▶ [TRECHO DO TEXTO]:
::::

O que
está acontecendo com o PT não é um fenômeno isolado. Aconteceu com vários
grupos da esquerda autocrática depois da queda do muro de Berlim. Sobretudo na
América Latina, em que muitos dirigentes de organizações ditas revolucionárias
enveredaram para o crime.
Conheci
vários desses militantes que viraram bandidos. Daniel Ortega, da Frente
Sandinista, hoje presidente da Nicarágua, foi um deles. Me lembro como se fosse
hoje. Ele foi convidado de honra no I Congresso do PT (que coordenei), no final
de 1991. Chegando lá, no Hotel Pampa, em São Bernardo, Daniel pediu logo ao
tesoureiro do PT à época, se não podia arranjar umas prostitutas. Esse Daniel e
seu irmão Humberto, eram teleguiados de Fidel, que lhes passava pitos, aos
berros. Reuniões decisivas para o futuro da chamada revolução sandinista foram
realizadas em Havana, sob o comando de Fidel. E enquanto as bases petistas da
Igreja idolatravam por aqui os sandinistas como expoentes de uma nova espiritualidade
dos pobres, esses bandidos assaltavam patrimônio público (inclusive passavam
para seus nomes propriedades imóveis) do Estado nicaraguense.
O mesmo
ocorreu com gente da Frente Farabundo Marti de Libertação Nacional de El
Salvador, que também está no governo. Aconteceu com o Mir (e com o Mir Militar)
chileno, com alguns Tupamaros, com as FARC colombianas e, é claro, com a nova
leva de bolivarianos, que não tinham tanta tradição de esquerda, como Chávez,
Maduro e Cabello (mas aí já estamos falando de delinquentes da pior espécie,
que inclusive chefiam o narcotráfico na região) e como Rafael Correa e Evo
Morales. Bem, para resumir, aconteceu com boa parte das organizações e pessoas
que frequentam as reuniões do Foro de São Paulo (fundado, não por acaso, um ano
depois da queda do muro - e eu estava presente na reunião de fundação, no Hotel
Danúbio).
Não
dando certo a revolução pela insurreição, pelo foquismo ou pela guerra popular
prolongada, essa galera chegou à conclusão de que seria preciso fazer a
revolução pela corrupção. Bastaria adotar a via eleitoral contra a democracia e
depois assaltar o Estado para financiar um esquema de poder de longo prazo. O
plano era simples: conquistar hegemonia sobre a sociedade a partir do Estado
aparelhado pelo partido. O objetivo era claro: chegar ao governo pela via
eleitoral, tomar o poder e nunca mais sair do governo. Para isso, entretanto,
era necessário, além do tradicional caixa 2, fazer um caixa 3, encarregado de
custear ações legais e ilegais, ostensivas e clandestinas, para controlar as
instituições, comprar aliados, remover ou neutralizar obstáculos...

::::

▶ [ENTRADAS DE DADOS]:
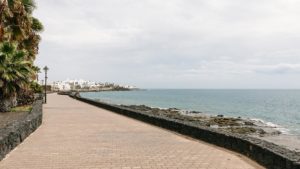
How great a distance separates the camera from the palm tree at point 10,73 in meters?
28.5

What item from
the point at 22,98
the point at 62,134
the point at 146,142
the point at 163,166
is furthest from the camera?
the point at 22,98

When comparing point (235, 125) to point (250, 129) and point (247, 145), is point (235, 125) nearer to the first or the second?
point (250, 129)

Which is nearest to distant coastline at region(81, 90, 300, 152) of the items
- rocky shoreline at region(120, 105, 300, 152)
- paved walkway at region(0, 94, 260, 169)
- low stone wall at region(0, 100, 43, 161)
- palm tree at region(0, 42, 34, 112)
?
rocky shoreline at region(120, 105, 300, 152)

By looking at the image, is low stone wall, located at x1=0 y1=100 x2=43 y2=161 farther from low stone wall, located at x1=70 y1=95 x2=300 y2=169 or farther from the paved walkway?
low stone wall, located at x1=70 y1=95 x2=300 y2=169

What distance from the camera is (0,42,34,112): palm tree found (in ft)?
93.7

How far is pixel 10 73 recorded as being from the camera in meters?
28.7

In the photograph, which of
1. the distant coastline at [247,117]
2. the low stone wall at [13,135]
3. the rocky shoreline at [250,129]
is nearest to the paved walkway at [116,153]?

::::

▶ [INSTRUÇÃO]: Segundo o trecho sobre o PT e a esquerda latino-americana, em que hotel ocorreu a reunião de fundação do Foro de São Paulo? As entradas constituem um material à parte, independente do trecho.

▶ [RESPOSTA FINAL]: No Hotel Danúbio.